3 – L’involuzione di Dumfries è preoccupante
Cosa ne è stato dell’esterno dell’anno scorso? Quello che, dopo essersi scrollato di dosso le paure iniziali, gettava sempre il cuore oltre l’ostacolo? Non pervenuto. La sua stagione sembra essere terminata a Lecce col goal allo scadere. Mai incisivo, sempre sottotono. Maestro nel retropassaggio E BASTA. Non punta praticamente mai l’uomo e quando lo fa viene respinto. Si divora goal che l’anno scorso avrebbe fatto bendato ed evidenzia i soliti enormi limiti tecnici. Non solo in fase offensiva, ma anche in difesa, dove viene messo in croce nel secondo tempo da Kostic, con tutto il rispetto, non Garrincha. Lo strapotere fisico sembra scomparso e senza quello la sua presenza fissa in campo non è giustificata. Senza i suoi scatti al momento è, purtroppo, uno dei tanti, forse anche meno. La sua crescita non solo sembra essersi fermata: ora sembra regredire. Che sia colpa del Mondiale che lo fa giocare col freno a mano tirato? Forse. Ma se così fosse sarebbe bene ricordagli che il bonifico a fine mese glielo fa l’Inter, non l’Olanda… Siamo sicuri che Bellanova ora come ora non meriti qualche minuto in più?
4 – L’attacco non gira
I tanti goal contro le piccole hanno illuso, ma tutte le volte che l’Inter trova una difesa degna di questo nome, organizzata, si inceppa. Non c’è nessuno, NESSUNO, che salti l’uomo e crei superiorità numerica. Nessuno che possa regalare un guizzo per aprire una partita chiusa. Non c’è un piano B e quando le punte non riescono a combinare, sono guai. Se poi ci aggiungiamo che, a onor del vero, l’Inter NON ha una punta che la butti dentro con regolarità (l’unica è ai box da due mesi e mezzo) il disastro è servito. Con un attaccante vero, un bomber di razza, staremmo parlando di un altro Derby d’Italia probabilmente. E, al netto dei tanti problemi, forse anche di un’altra stagione. Arriverà anche il momento di analizzare determinate scelte societarie…
5 – Inzaghi non impara
Al di là dei meriti per il percorso europeo, è evidente come il tecnico nerazzurro non impari mai dai propri errori.

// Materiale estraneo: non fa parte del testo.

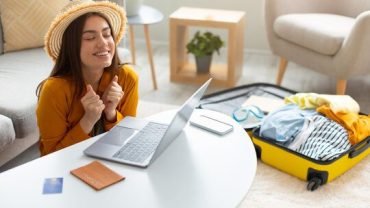 10 Must-Know Smart Tips For Booking Hotel Rooms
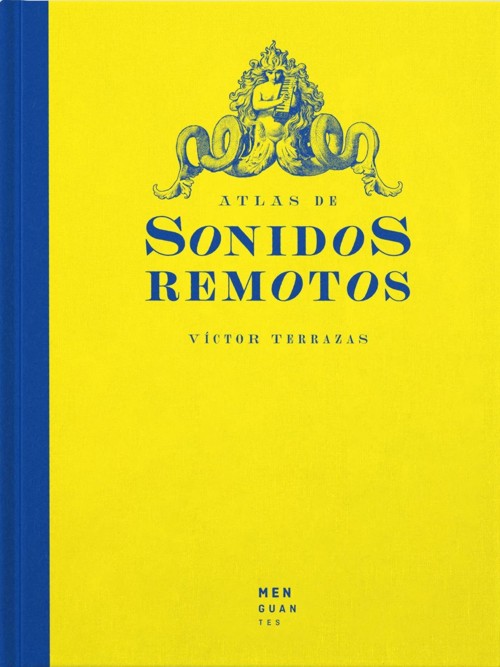 Atlas de Sonidos Remotos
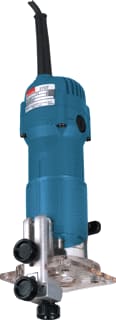 Makita - Kantenfrees (elektrisch) bovnfr.el 3707f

Le modalità in cui arrivano le sconfitte negli scontri diretti sono le stesse, così come le enorme falle in difesa, specie in trasferta. E anche la comunicazione mediatica dopo le sconfitte lascia molto a desiderare. Le tante scuse accampate nei K.O. a volte fanno quasi sorridere. Ovviamente nessuno pretenda che si capisce e si rivola il problema nel giro di una partita, ma dopo 13 giornate di alti e bassi, chiedere che si trovi una quadra è doveroso. Cambi sempre tardivi, a partite ormai compromesse, come marchio di fabbrica, così poca inventiva nelle varianti tattiche. Non c’è dubbio che Inzaghi sia un buon allenatore, specie sulla partita secca. Ma nell’arco di una stagione il dubbio rimane: siamo sicuri che sia da Inter?